──────── TEXTAUSSCHNITT

# Programmiersprache REXX?



## Morpheus2100 (15. Nov 2006)

Hallo Leute,

mich hat heute meine Firma verkloppt ich soll mir mal die Sprache REXX anschauen!

Hat irgendjemand über diese Sprache Informationen?

Finde auch im Google sehr wenig!

DANKE
MFG
MIKE


----------



## Roar (15. Nov 2006)

http://en.wikipedia.org/wiki/REXX  ???:L


----------



## AlArenal (15. Nov 2006)

Rexx?? Kenne ich nur noch vom Amiga (ARexx) und OS/2.

http://de.wikipedia.org/wiki/REXX


----------



## Morpheus2100 (15. Nov 2006)

Ok danke! Die hatte ich schon, allem anschein is da nicht viel zufinden!

DANKE
MFG
MIKE


----------



## AlArenal (15. Nov 2006)

noch mehr Rex


----------



## Morpheus2100 (16. Nov 2006)

AlArenal hat gesagt.:
			
		

> noch mehr Rex



 :noe:    :roll:


----------



## byte (16. Nov 2006)

Morpheus2100 hat gesagt.:
			
		

> allem anschein is da nicht viel zufinden!



Der Artikel bei Wiki ist doch schonmal recht ausführlich und unten sind weitere Links zum Vertiefen, zum Beispiel ein 250 Seiten starker Programmers Guide von IBM als PDF. ???:L Reicht das nicht erstmal?


----------



## Gast (21. Nov 2006)

Morpheus2100 hat gesagt.:
			
		

> AlArenal hat gesagt.:
> 
> 
> 
> ...


 <-- wieso? er hat es doch im wesentlichen zusammengefasst.


----------

────────────────
──────── DIE DATEN

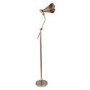 Adjustable Floor Lamp in Brass - Pacific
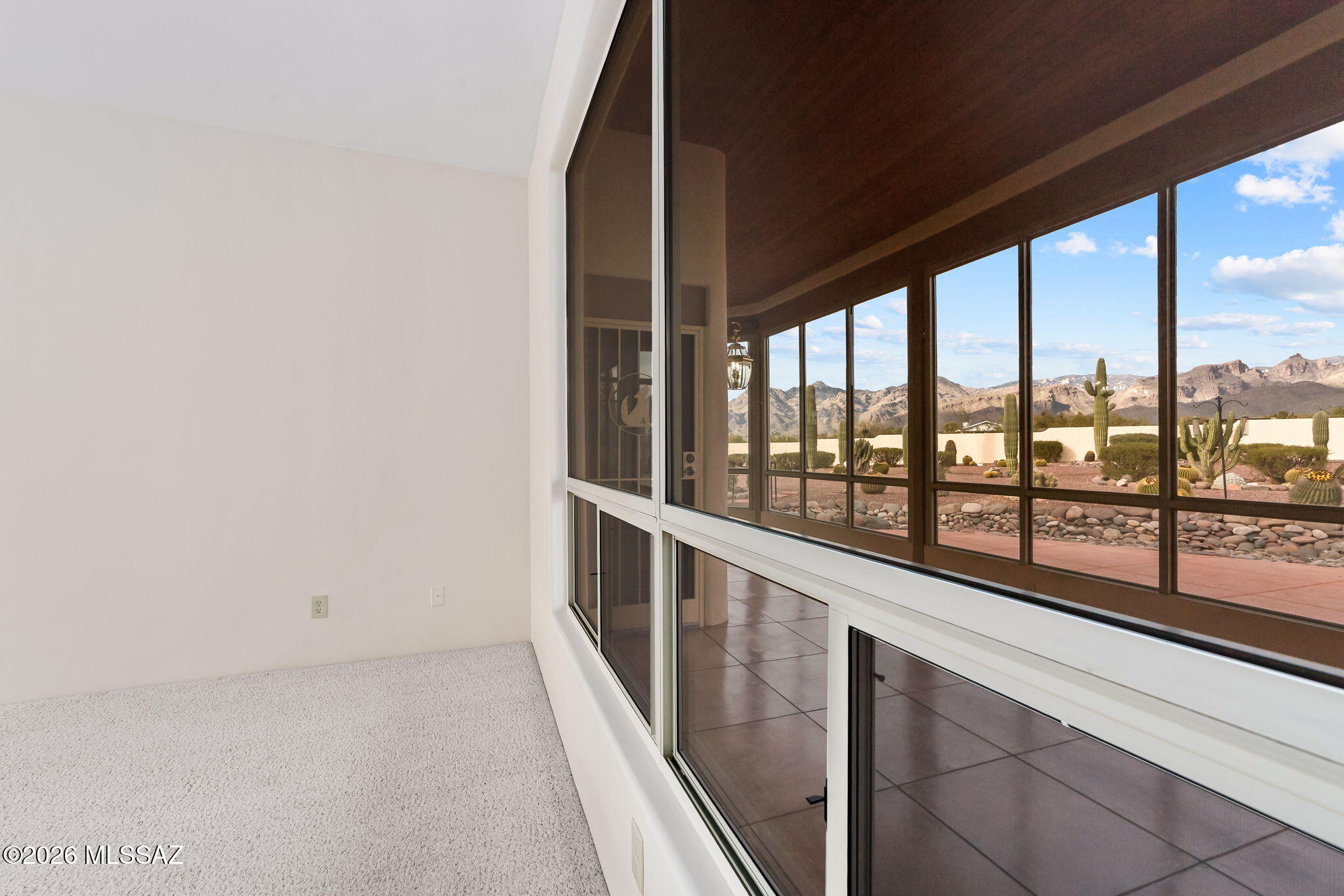 3655 North Harrison Road Tucson, AZ 85749 - Photo 14 of 51 a view of a city from a balcony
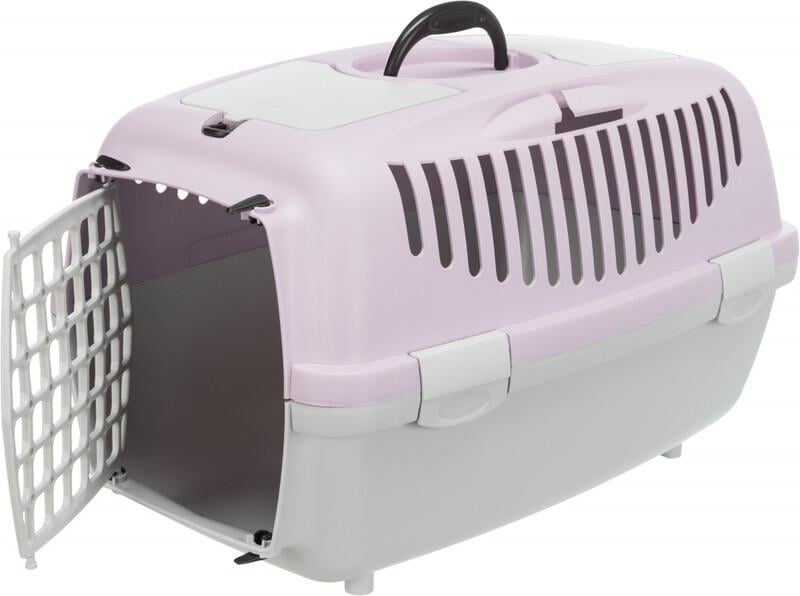 Trixie Pet Taşıma Çantası XS-S 37x34x55cm A.Gri/Açık LilaTrixie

────────────────

> **AUFGABENSTELLUNG**
Schreiben Sie aus der Forendiskussion über REXX den Teil wortgetreu ab, der mit den Worten „mich hat heute“ beginnt und mit „Google sehr wenig!“ endet. Die Daten spielen hierfür keine Rolle.

> **ANTWORT ZUR AUFGABE**
mich hat heute meine Firma verkloppt ich soll mir mal die Sprache REXX anschauen!

Hat irgendjemand über diese Sprache Informationen?

Finde auch im Google sehr wenig!